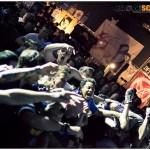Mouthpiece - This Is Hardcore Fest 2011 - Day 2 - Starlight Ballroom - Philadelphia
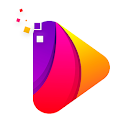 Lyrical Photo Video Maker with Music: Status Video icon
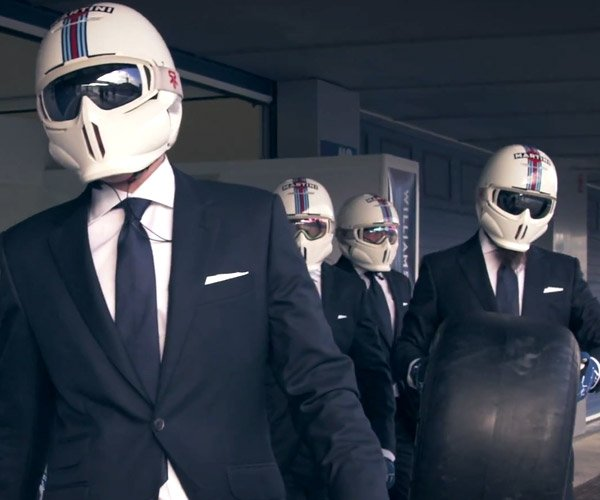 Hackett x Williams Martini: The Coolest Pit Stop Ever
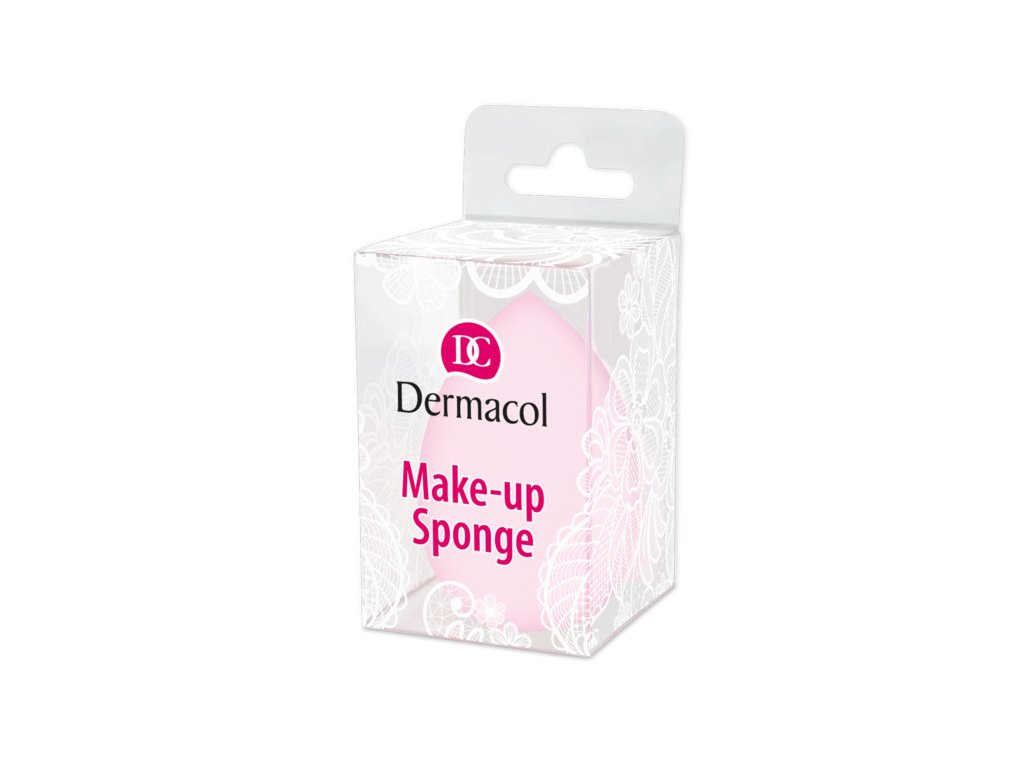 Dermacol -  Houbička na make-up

◇ ◇ ◇ ◇ ◇

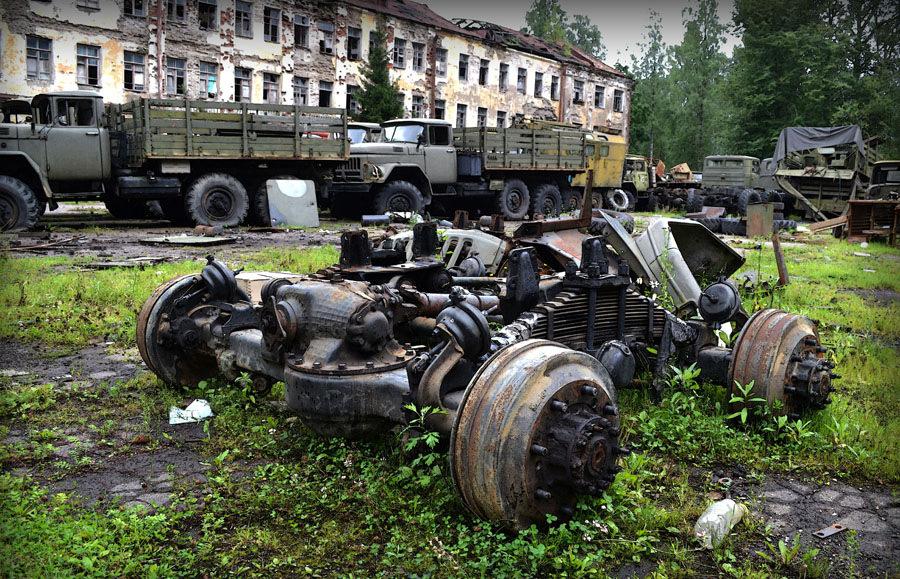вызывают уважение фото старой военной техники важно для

◇ ◇ ◇ ◇ ◇

**TASK STATEMENT**
Transcribe, word for word, the lines of the listing above from the one that contains "Lyrical Photo Video" through the one that contains "Houbička na make-up", keeping both ends and dropping the pictures.

**RESULT FOR THIS TASK**
 Lyrical Photo Video Maker with Music: Status Video icon
 Hackett x Williams Martini: The Coolest Pit Stop Ever
 Dermacol -  Houbička na make-up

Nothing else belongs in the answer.